There is also a literary pleasure here. If Borges taught us to love mirrors, an HVDC back-to-back is a mirror that adds. Two asynchronous systems face each other across a converter hall and decide, every second, to be generous. That's what a republic ought to feel like.


IX. Three small scenes (because policy is a place)

Mission, Texas, 4:03 p.m., a heat advisory

The dispatcher watches the Sharyland dashboard step up from 180 to 260 MW import. A nurse across town never knows; her clinic's AC does not blink. The border hums; a blackout somewhere else does not happen.

Otay Mesa, 10:11 a.m., marine layer lifting

A gust crosses the Sierra de Juárez; a wind farm's output nudges into the Imperial–Miguel corridor. A planner in Sacramento sees five-minute prices relax and writes a note: "Path 45 earned its keep."

Nogales, twilight

A utility lawyer reads the Gateway file and circles a word: "on hold." She opens a new document titled Relight and writes two columns—"what we control," "what we don't"—in English and Spanish. The first list is longer than anyone expected.


X. Epilogue: make the border boring

In the next edition of our national story, the interties will be so normal we won't bother to name them in speeches. That's the victory: a border that stays dramatic for poets and boring for engineers—planned in 20-year cycles, reviewed under USMCA, financed with NIETCs and state compacts, explained in two languages, operated by people who think electrons should not need passports, only standards.

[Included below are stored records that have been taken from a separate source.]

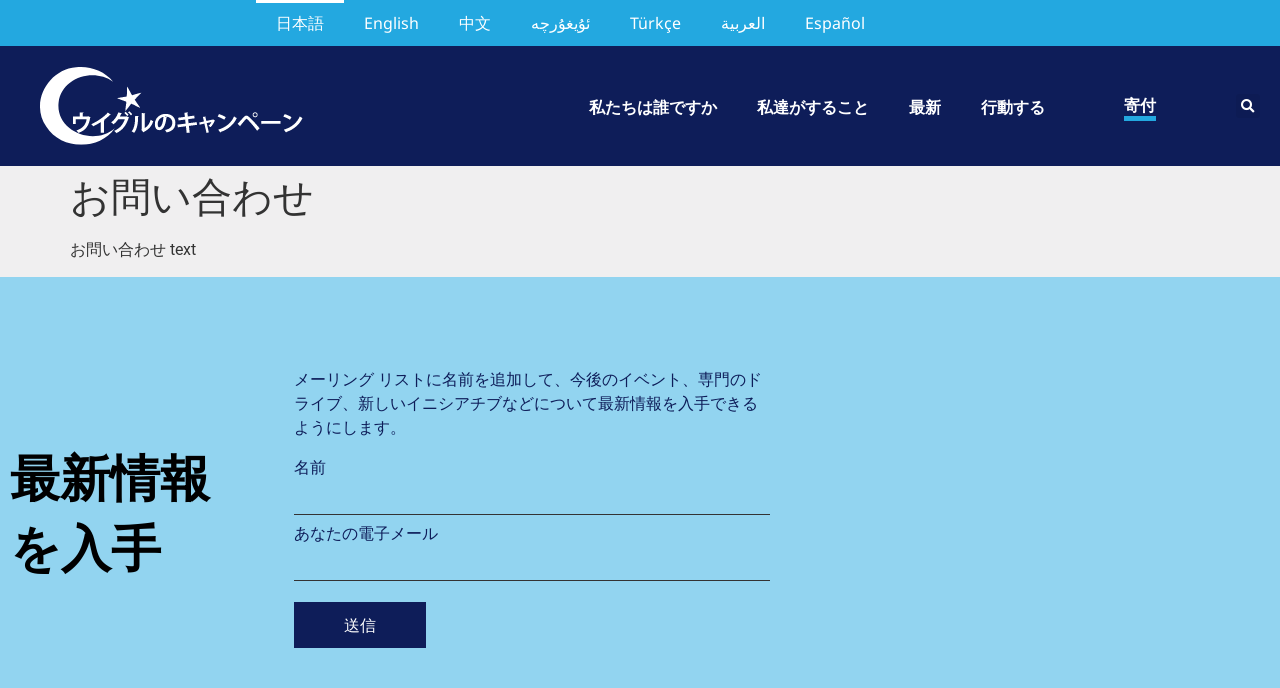

--- FILE ---
content_type: image/svg+xml
request_url: https://campaignforuyghurs.org/wp-content/uploads/2022/12/campaign-for-uyghurs-white-JP.svg
body_size: 4214
content:
<svg xmlns="http://www.w3.org/2000/svg" xmlns:xlink="http://www.w3.org/1999/xlink" id="Layer_1" x="0px" y="0px" width="1159.7px" height="344.7px" viewBox="0 0 1159.7 344.7" style="enable-background:new 0 0 1159.7 344.7;" xml:space="preserve"><style type="text/css">	.st0{fill:#FFFFFF;}</style><path class="st0" d="M159.5,1.2c60.1-6.8,125.1,15.9,162.8,64.3C237.4,3,95.6,46.2,82,157.1C67.7,286,238.7,352,329.6,271.3 c-69.4,101-237.5,97-302.1-7.3C-45.1,158.5,35.3,11,159.5,1.2z"></path><path class="st0" d="M384,86.8c4.7,5.3,7.2,12,10.7,18c3.9,6.7,6.6,14,11.2,20.3c6-2.1,12.2-3.6,18.3-5.5c7.4-1.9,14.6-4.7,22.2-5.3 c-8.8,11-20.2,19.6-28.7,30.9c4.7,6.8,9.2,13.7,14,20.4c3.7,5,7.2,10.1,10.3,15.5c-14-4.8-26-13.7-39.9-18.6 c-8.6,11-16.4,22.7-25.8,33.2c0-14.2,3.9-27.9,4.4-42c-10-4.2-20.5-6.9-30.4-11.3c-2.5-1.1-5.1-1.9-7.8-2.7 c-0.2-0.5-0.6-1.6-0.8-2.1c13.8-1.8,27.2-5.5,41-6.9C384,116,383.4,101.4,384,86.8z"></path><g>	<path class="st0" d="M175.6,201.1l16.4,0.9c-0.1,1.1-1.2,2.3-3.3,2.5V219h21l2.3-1l11.2,4.6c-0.3,0.5-0.9,1.2-1.7,1.6  c-6,36.8-20.1,56.5-52.1,67.8c-1.7-3-5.9-8-8.7-10.9c28.4-9.5,41.4-26,44.9-50h-48.1V253H145v-34h30.6V201.1z"></path>	<path class="st0" d="M312.3,211.2c-0.6,0.8-1.6,1.2-3.3,1.1c-8,7.8-17.9,16-27.5,23.2c1.1,0.3,2.2,0.8,3.3,1.1  c-0.3,0.9-1.2,1.7-3,1.9v53.2h-13.6v-47.9c-9.1,6.1-22.6,13.7-33.9,19.1c-1.6-2.9-5.1-7.5-7.8-9.9c26.6-11.8,57.2-33,72.8-51.2  L312.3,211.2z"></path>	<path class="st0" d="M393,224.4c-0.4,0.8-1.4,1.5-2.2,1.9c-11.9,35.1-27.8,53.5-54.1,66.7c-2-3-5.8-7.2-9.5-9.9  c24.1-11.4,38.8-27.4,46.9-52h-28.9c-5.2,7.8-12.5,16-21,22.6c-2.4-2.5-7-6.1-10.4-8.3c13.4-9.2,25.5-26.4,31.5-44.2l16.2,3.8  c-0.4,1.1-1.7,1.7-3.3,1.8c-1.7,3.7-4.1,8.8-5.9,12.1h28.1l1.9-0.8L393,224.4z M377.5,198.8c4.5,3.5,10,9.3,13,13.2l-5.8,5.1  c-2.7-3.9-8.7-10.2-12.5-13.4L377.5,198.8z M393.7,196c4.5,3.6,9.9,9.2,12.9,13.2l-5.9,4.9c-2.3-3.5-8.2-9.7-12.3-13.2L393.7,196z"></path>	<path class="st0" d="M435.4,217.6c-0.1,1.1-1,2-2.7,2.2c-0.5,29.3-3.3,52.9-17.2,71.8c-3-1.9-7.9-4.8-11.4-6.6  c13.6-15.8,15.4-42.3,15.4-68.4L435.4,217.6z M461.6,270.6c13.7-7.5,22-21.3,26.6-37.1c2.7,2.2,8.5,5.5,11.5,7  c-7.3,21.1-19.3,36-40.9,46.7c-0.5,1-1.5,2-2.3,2.6l-9.6-11.2l1.6-2.1v-72.5l15.9,0.8c-0.2,1.1-0.9,2.1-2.9,2.4V270.6z"></path>	<path class="st0" d="M560.7,222.9c-0.4,0.9-1.6,1.7-3.1,1.7c-4.2,34.9-14.4,55.1-31.9,55.1c-11.1,0-19.2-9.4-19.2-26.7  c0-26.1,20.8-45.3,46.8-45.3c28.9,0,43.7,17.1,43.7,39.3c0,24-12.3,36.4-38,42.9c-1.9-3.1-4.8-7.3-8.2-10.8  c23.3-4.6,32.5-15.7,32.5-31.9c0-16.4-11.4-27.5-30.2-27.5c-1.8,0-3.5,0.2-5.2,0.4L560.7,222.9z M544.4,220.8  c-15.5,3.7-25.4,17-25.4,31.6c0,8.6,2.5,14.6,7,14.6C536.1,267,542.7,244.7,544.4,220.8z"></path>	<path class="st0" d="M656.6,260.9l3.5,29.7l-13.3,1.4l-3.3-29.5l-35.8,4.7l-1.4-11.9l35.9-4.6l-2.1-17.9l-29.2,3.8l-1.4-11.9  l29.3-3.9l-2.1-18.5l16.2-0.6c0.1,1-0.7,2-2.7,2.5l1.5,14.9l28.4-3.8l1.4,12.1l-28.4,3.7l2,17.7l36-4.5l1.4,11.8L656.6,260.9z"></path>	<path class="st0" d="M771.8,237.8c-0.4,0.6-0.9,0.8-1.6,1c-4.4,10.4-10.6,19.9-18.3,27.9c-2-1.9-5.6-4.4-8.5-5.9  c4.6-4.6,9.9-11.6,12.5-16.9l-20.7,4.5l9.3,41.4l-10.4,2.1l-9.2-41.2l-20.7,4.8l-2.3-9.6l21.1-4.6l-4.8-20.2l13.4-1.4  c0,1.1-0.8,1.8-2,2.4l3.8,16.8l29.4-6.3l1-0.6L771.8,237.8z"></path>	<path class="st0" d="M789.3,208.5c10.2,3.2,22.4,8.6,29.9,13.5l-6.7,11.6c-7.3-4.9-19.4-10.5-29.2-14L789.3,208.5z M785.9,277.5  c34.4-10.6,58-30.6,69.9-58.7c3.8,3.1,8.2,5.5,11.9,7.5c-12.6,27.8-37,49.6-70.8,61.5c-0.2,1.1-0.8,2.2-1.7,2.7L785.9,277.5z"></path>	<path class="st0" d="M871.7,251.2c7.4-7.5,21.4-23.5,28.1-30.8c3.4-3.6,6.9-5.2,10.3-5.2c3.5,0,7.1,2.1,10.9,5.4  c12.1,10.7,33.8,34,47.3,51.1l-10.9,10.5c-12.2-17.3-34-41.7-42.3-49.8c-2.1-1.9-3.4-3.1-4.6-3.1c-1.1,0.1-2.3,1.2-4.2,3.2  c-3.5,4.1-15.8,19.1-22.2,26.4c0.2,1.1-0.2,2.5-1.3,3.6L871.7,251.2z M948.7,200.6c6.1,0,11,4.9,11,11s-4.9,11.1-11,11.1  c-6.1,0-11.1-5-11.1-11.1C937.5,205.3,942.8,200.6,948.7,200.6z M955.8,211.7c0-4-3.2-7.2-7.1-7.2c-4,0-7.2,3.3-7.2,7.2  c0,4,3.3,7.2,7.2,7.2C952.9,218.9,955.8,215.4,955.8,211.7z"></path>	<path class="st0" d="M975.6,238.8h85.2v12.9h-80.9c-0.6,1-2,1.7-3.5,1.9L975.6,238.8z"></path>	<path class="st0" d="M1079,208.5c10.2,3.2,22.4,8.6,29.9,13.5l-6.7,11.6c-7.3-4.9-19.4-10.5-29.2-14L1079,208.5z M1075.6,277.5  c34.4-10.6,58-30.6,69.9-58.7c3.8,3.1,8.2,5.5,11.9,7.5c-12.6,27.8-37,49.6-70.8,61.5c-0.2,1.1-0.8,2.2-1.7,2.7L1075.6,277.5z"></path></g></svg>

If we do that, the sun we share will set a little less wastefully, and the line on the map will feel less like a wall than a wire—thin, audible, generous.


Sources (validated)

  • U.S.–Mexico electricity trade share (2024) and volumes: EIA Today in Energy (imports ≈ 6.0 TWh, exports 1.7 TWh; ≈ 0.1% of U.S. consumption)
  • ERCOT↔Mexico DC ties (capacities & function): ERCOT DC-tie ops docs; Hitachi Energy/Sharyland project notes; AEP/ABB announcements; analysis of tie roles post-Uri
  • Baja Norte isolation & CAISO interfaces (Path 45); EIM exploration: CAISO/CENACE briefing (Baja Norte connected at Otay Mesa & Imperial Valley; not linked to Mexico's main grid)
  • Energía Sierra Juárez & DOE permits/EIS: DOE EIS and supplemental documents describing cross-border line to Imperial–Miguel segment
  • Nogales Interconnection (permit & status): DOE/FR notices (bi-directional HVDC, 2×150 MW phases) and UniSource updates indicating on hold
  • Load growth outlook: Reuters summary of EIA record demand projections for 2025–26
  • Transmission law & process changes: FERC Order 1920 explainer and 1920-A; Reuters coverage; DOE NIETC designations; FERC staff presentation and Order 1977 analysis; DOE 216(h) coordination rule
  • USMCA Article 34.7 review (2026) and 2025 consultations: Wilson Center guide; CSIS brief; Reuters on Mexico & Canada consultations

This is the sixteenth in the Sol Meridian series exploring the hidden continuities that shape American public life. A technical and policy analysis of U.S.-Mexico electrical grid cooperation as a foundation for North American energy integration.